> [TEXTE FOURNI]:

«Les lobbies empêchent toute avancée…»
Une hausse des prix des viandes est enregistrée ces derniers mois. A quoi cela est-il dû ?
Il faut dire que notre association a interpellé les pouvoirs publics sur cette question depuis au moins cinq ans. A la veille de chaque événement important, comme le Ramadhan, on observe une forte hausse de la consommation de ces produits. Nous constatons qu’il y a un déficit en production, et chaque année, les autorités procèdent à des importations d’appoint de dernière minute. Nous avons interpellé les pouvoirs publics en 2014 : on leur avait dit qu’au lieu d’importer de la viande congelée, il aurait été plus judicieux d’importer des bêtes vivantes et les abattre chez nous. Nous avons aussi suggéré l’importation de viandes de pays sûrs.
Les Algériens consomment de la viande, et en quantité toujours importante, vu que leur qualité de vie s’est améliorée. Il fallait professionnaliser la filière, intensifier les élevages... L’Algérie a toutes les ressources pour devenir un pays exportateur, malheureusement, rien n’a été fait à ce jour. Un exemple parmi d’autres : nous sommes la première association à avoir parlé de la viande cameline, pour dire pourquoi cette filière n’est pas exploitée en Algérie et que sont devenus les vétérinaires formés... Nous avons plus de 20 espèces camelines, et plus de cinq millions de bêtes recensées. Et puis, cette viande est saine. Mais il est regrettable de constater, que mis à part les régions sahariennes, les autres régions ne profitent pas de cette viande alors qu’elle n’est pas chère. Si on avait introduit les viandes camélines sur le marché, on aurait eu plus d’offres pour le consommateur, mais surtout un meilleur prix : cette viande coûte 600 DA/kg. Si elle est produite d’une manière un peu plus professionnelle, elle coûterait 500 DA/kg et elle aurait fait baisser les prix des autres viandes, bovine et ovine. Il y a ce phénomène qu’on a découvert avec ahurissement : tout l’aliment de bétail est en grande partie importé. La question qu’on doit se poser : qu’est-ce qui a été fait pendant des années pour qu’on soit dans cette situation ? Qu’estce
qui a été fait depuis l’arrivée de la «nouvelle République» en 2019, et de la nouvelle équipe gouvernementale ? On ne demande pas de construire des usines, on demande juste d’encourager l’investissement dans l’aliment de bétail…
La réponse, on la connaît : il y a le lobby des importateurs de viandes et de bétails, qui empêche l’Algérie d’avancer, il y a la complaisance et la complicité de la part des pouvoirs publics. Dans les discours, il est dit qu’on doit réduire les importations, mais cela ne se fait pas en imposant des taxes et des entraves bureaucratiques. Cela devra se faire en encourageant la production locale. Cela ne coûte rien d’instruire quelques directions de wilaya de l’agriculture et de lancer une campagne de production d’aliments de bétail…
Les systèmes de régulation mis en place par les pouvoirs publics ne seraient pas efficaces face à ces hausses. Qu’en est-il ?
Disons-le franchement, la régulation, c’est d’abord une stratégie, une carte agricole par région... La morphologie du pays nous permet de produire plusieurs types de viandes avec des prix raisonnables.

> [DONNÉES ENREGISTRÉES]:
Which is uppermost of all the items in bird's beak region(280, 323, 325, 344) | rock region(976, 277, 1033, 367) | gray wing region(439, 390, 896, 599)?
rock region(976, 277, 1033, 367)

> [EXERCICES À TRAITER]:
1. Recopiez le passage du texte sur les prix des viandes allant de «Il faut dire» à «de pays sûrs.».
2. D'après le texte sur les prix des viandes, en quoi l'introduction de la viande cameline sur le marché aurait-elle profité au consommateur ? Répondez en une à trois phrases.

> [RÉPONSES AUX EXERCICES]:
1.
Il faut dire que notre association a interpellé les pouvoirs publics sur cette question depuis au moins cinq ans. A la veille de chaque événement important, comme le Ramadhan, on observe une forte hausse de la consommation de ces produits. Nous constatons qu’il y a un déficit en production, et chaque année, les autorités procèdent à des importations d’appoint de dernière minute. Nous avons interpellé les pouvoirs publics en 2014 : on leur avait dit qu’au lieu d’importer de la viande congelée, il aurait été plus judicieux d’importer des bêtes vivantes et les abattre chez nous. Nous avons aussi suggéré l’importation de viandes de pays sûrs.

2. Elle aurait élargi l'offre proposée au consommateur et permis un meilleur prix, puisque cette viande coûte 600 DA/kg et descendrait à 500 DA/kg avec une production plus professionnelle. Elle aurait ainsi fait baisser les prix des viandes bovine et ovine.